Faith leaders are in the ideal position to be what Dr. Moore’s Action Alliance for Suicide Prevention Faith Communities Task Force colleague, Shauna Springer, Ph.D., calls emotional first responders. While some faith communities do have mental health ministries, many do not, making referral networks essential. These quick-response partnerships should include local therapists competently trained in behavioral health crises, including suicidal ideation, and bereavement support groups. A simple conversation, says Dr. Moore, can decrease the acuity of a person’s mental health crisis. Many people are more comfortable speaking with their faith leaders than mental health professionals, making dialogue an excellent entry point for people in crisis to get the help they need.

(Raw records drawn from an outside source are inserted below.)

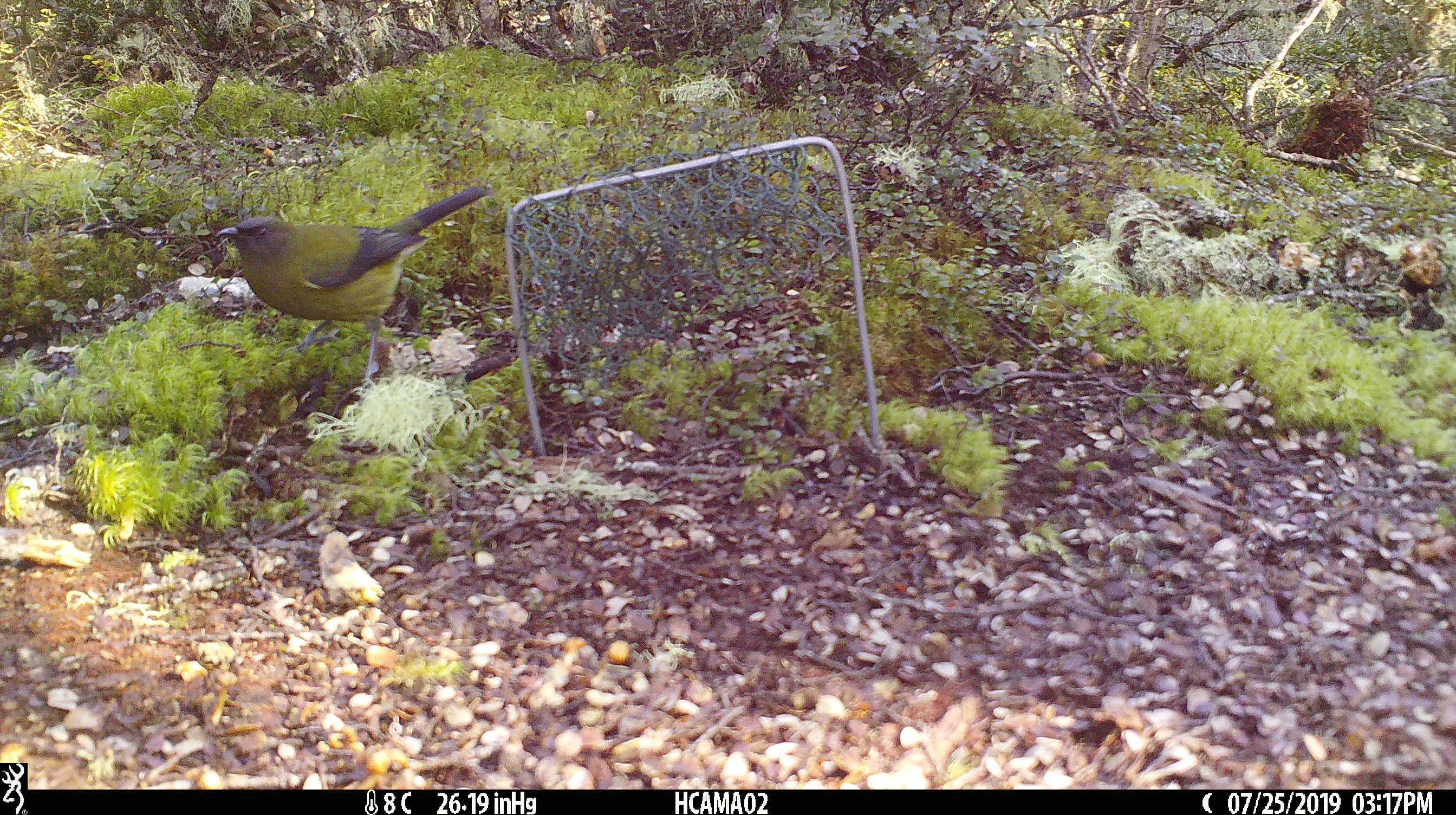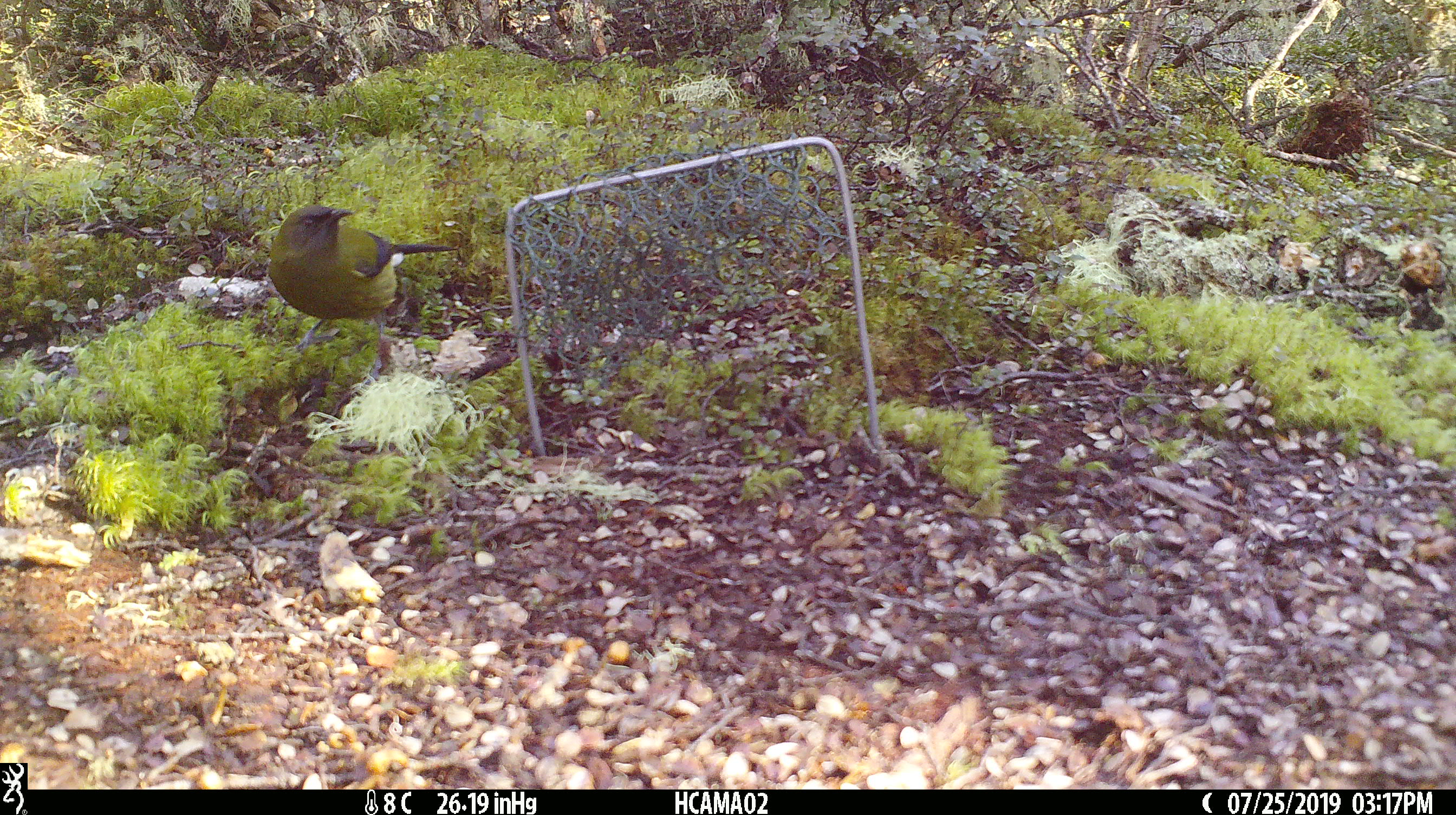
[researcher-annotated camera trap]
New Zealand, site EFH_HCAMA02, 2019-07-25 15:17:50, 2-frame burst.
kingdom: Animalia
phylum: Chordata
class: Aves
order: Passeriformes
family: Meliphagidae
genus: Anthornis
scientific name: Anthornis melanura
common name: new zealand bellbird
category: bellbird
Bellbird (new zealand bellbird) (Anthornis melanura).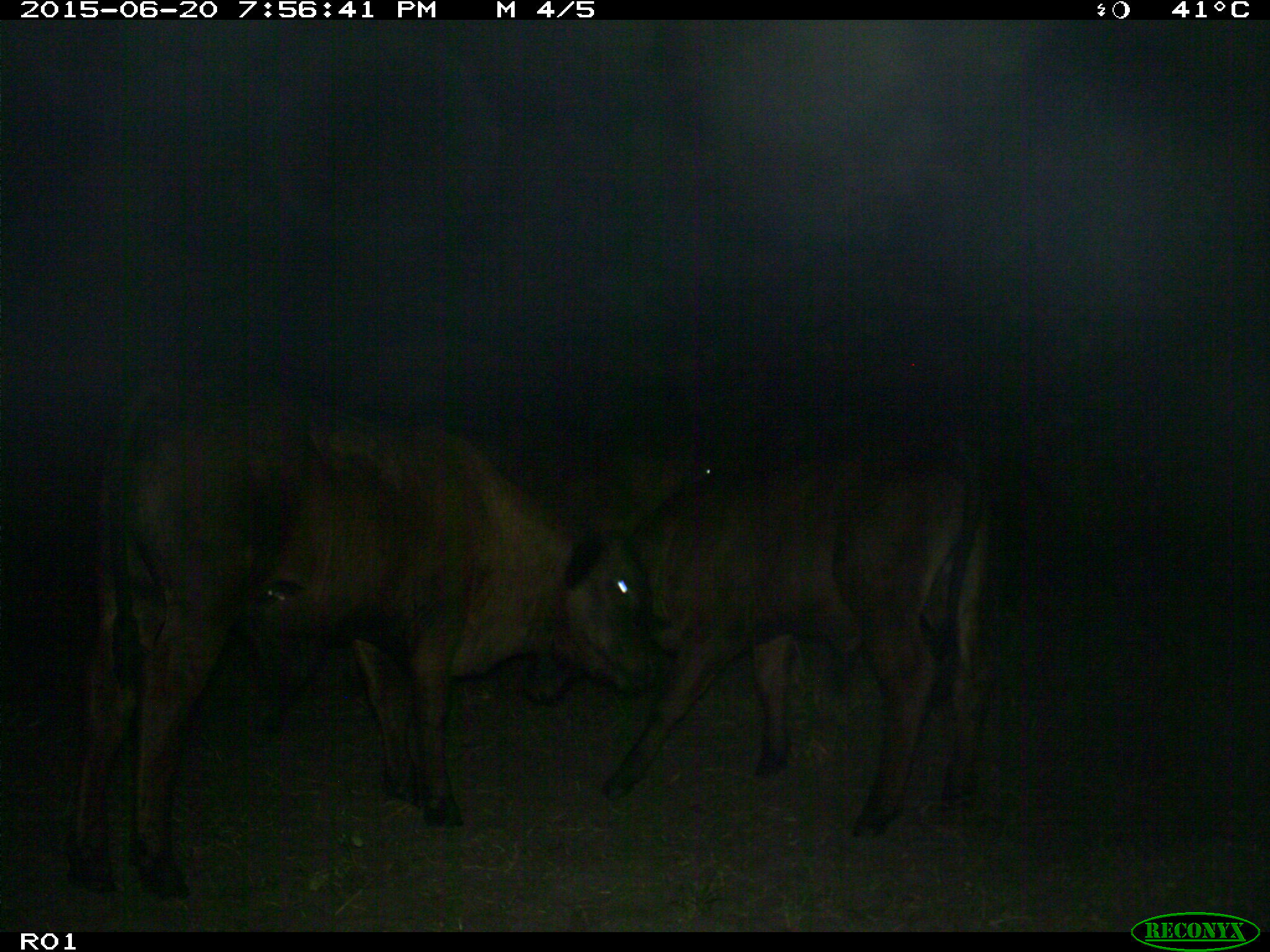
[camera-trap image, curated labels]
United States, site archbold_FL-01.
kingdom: Animalia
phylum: Chordata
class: Mammalia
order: Artiodactyla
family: Bovidae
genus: Bos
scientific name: Bos taurus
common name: domestic cow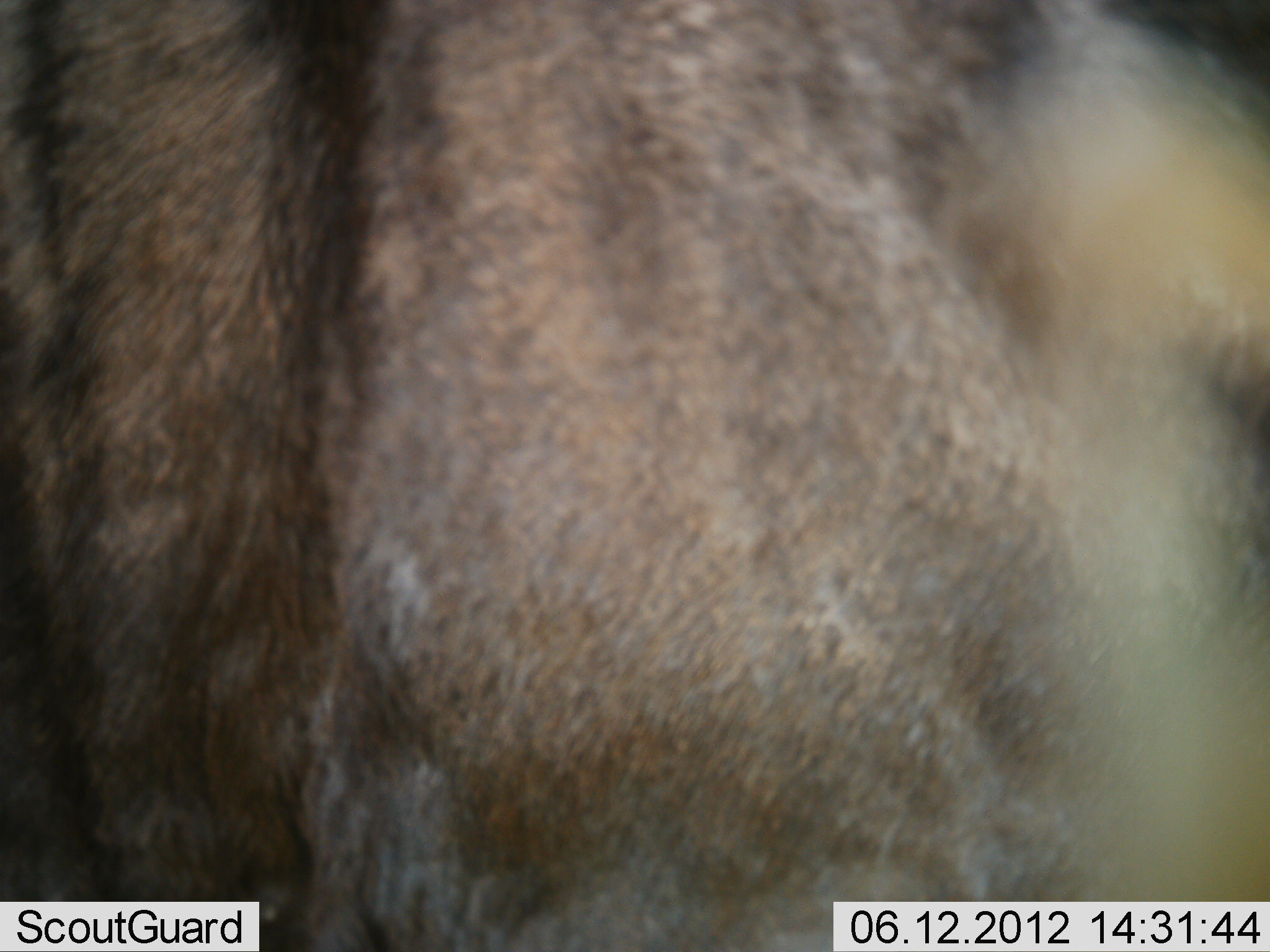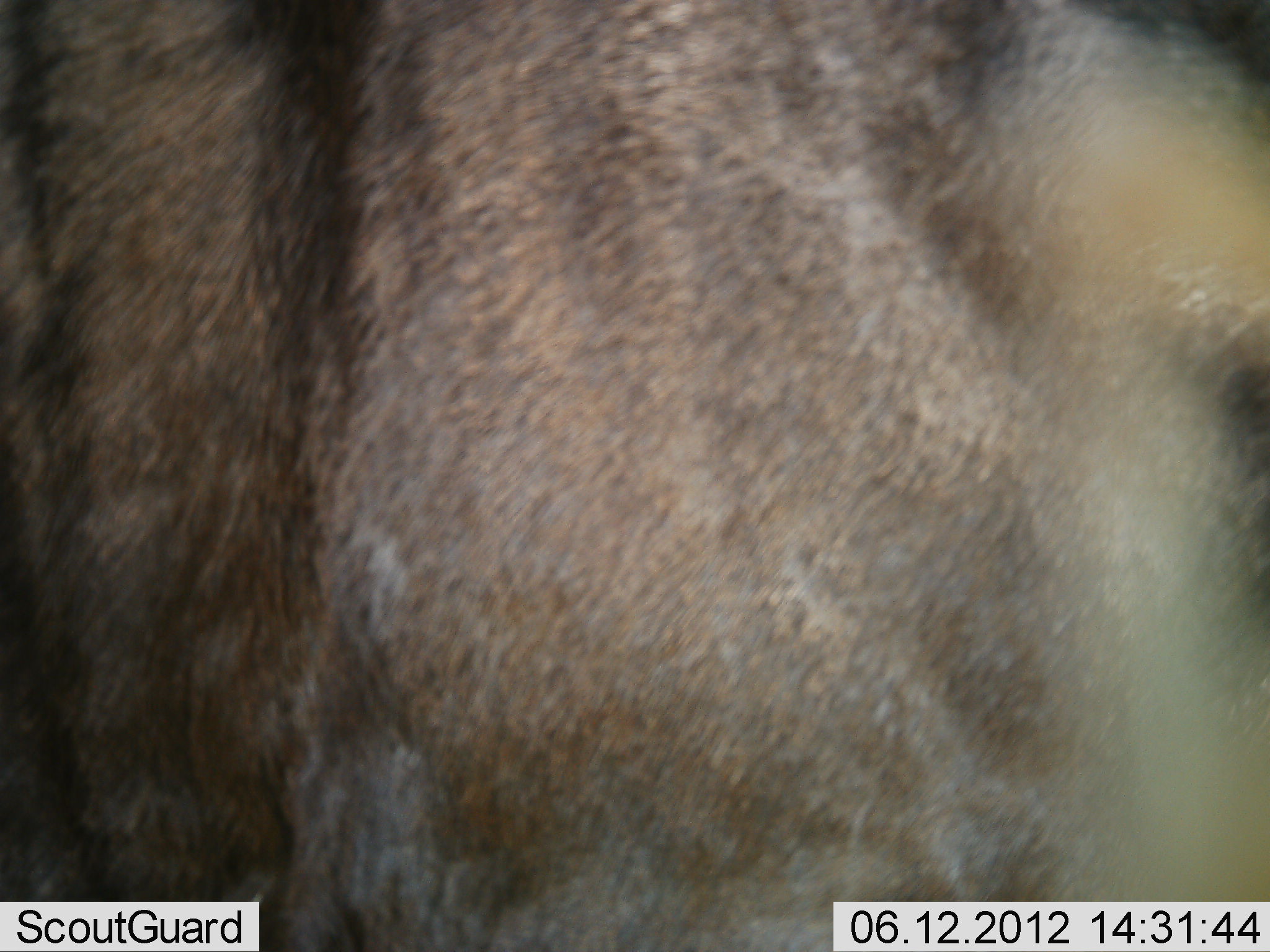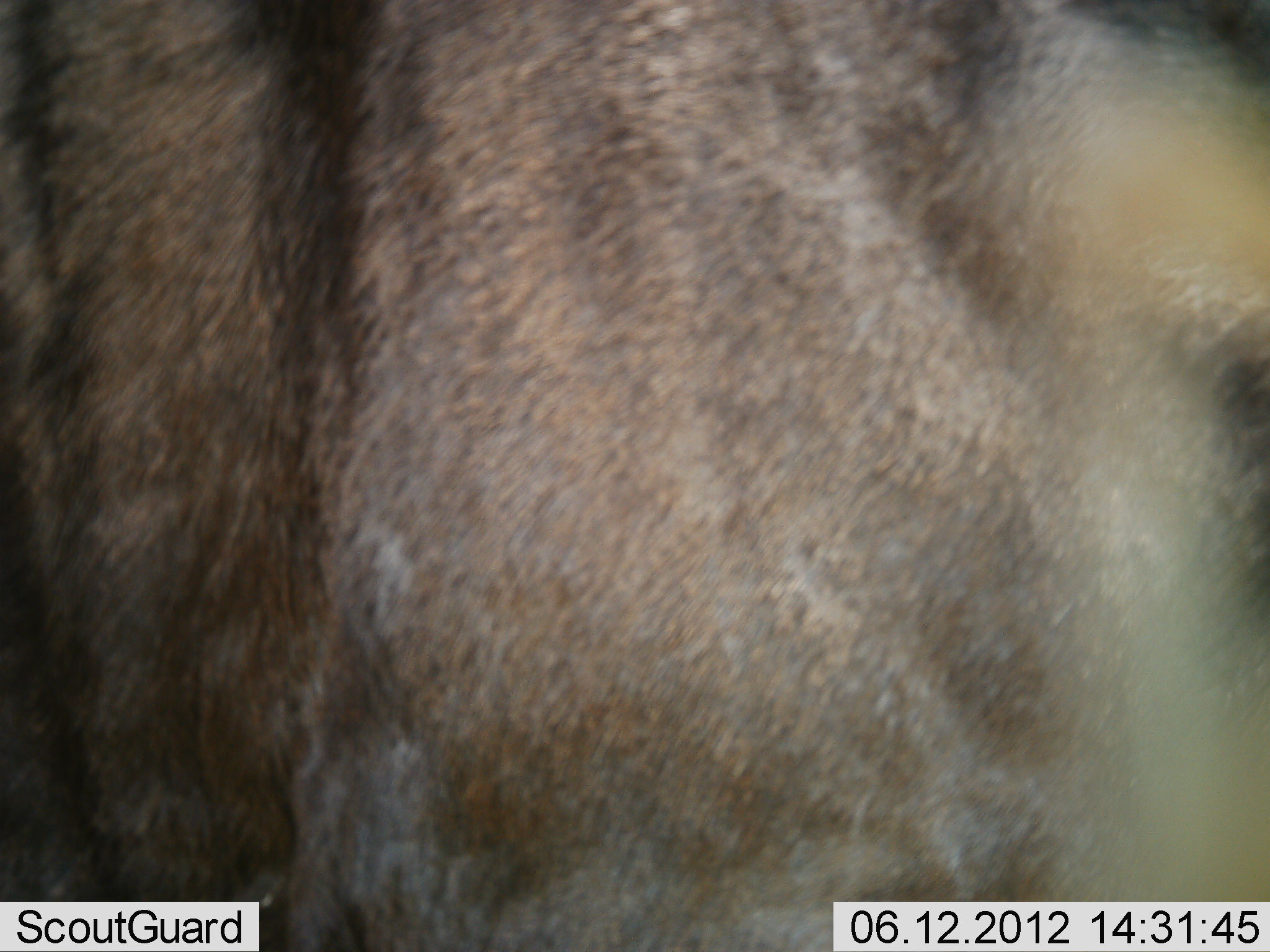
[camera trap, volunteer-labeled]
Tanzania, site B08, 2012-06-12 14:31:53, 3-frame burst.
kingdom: Animalia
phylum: Chordata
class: Mammalia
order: Artiodactyla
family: Bovidae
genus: Connochaetes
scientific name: Connochaetes taurinus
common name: blue wildebeest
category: wildebeest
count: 1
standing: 90%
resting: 0%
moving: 0%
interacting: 10%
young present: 0%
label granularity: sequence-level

When clergy avoid a congregant’s psychological distress, it’s a missed opportunity not just for that person but also the community at large because a single suicide has echoing effects. “We know that for every person who dies by suicide, there are roughly 135 other people exposed, and about 30%—roughly 48 people—will either feel close or highly close to the person who died.” It’s this latter group, says Dr. Moore, who may need mental health services as they’re more apt to experience higher levels of depression, anxiety, suicidal ideation, and suicide attempt. “The dirty little secret among suicide survivors is that they frequently become suicidal themselves, but they know firsthand the collateral damage of this experience since they lived through it, and so they often suffer in silence.” Dr. Moore did eventually find clergy who helped her during the aftermath of her husband’s death. One priest, a man named Father William Maroon in Columbus, Ohio, sat with her and non-judgmentally, empathetically recounted the story of Job and his suffering and railing at God. “When a loved one kills himself, you’re brought to your knees. It was the most painful experience of my life. We cried together, and that was perhaps one of the most healing faith-related experiences early on in my grief journey. He was a faith leader who did it the right way.”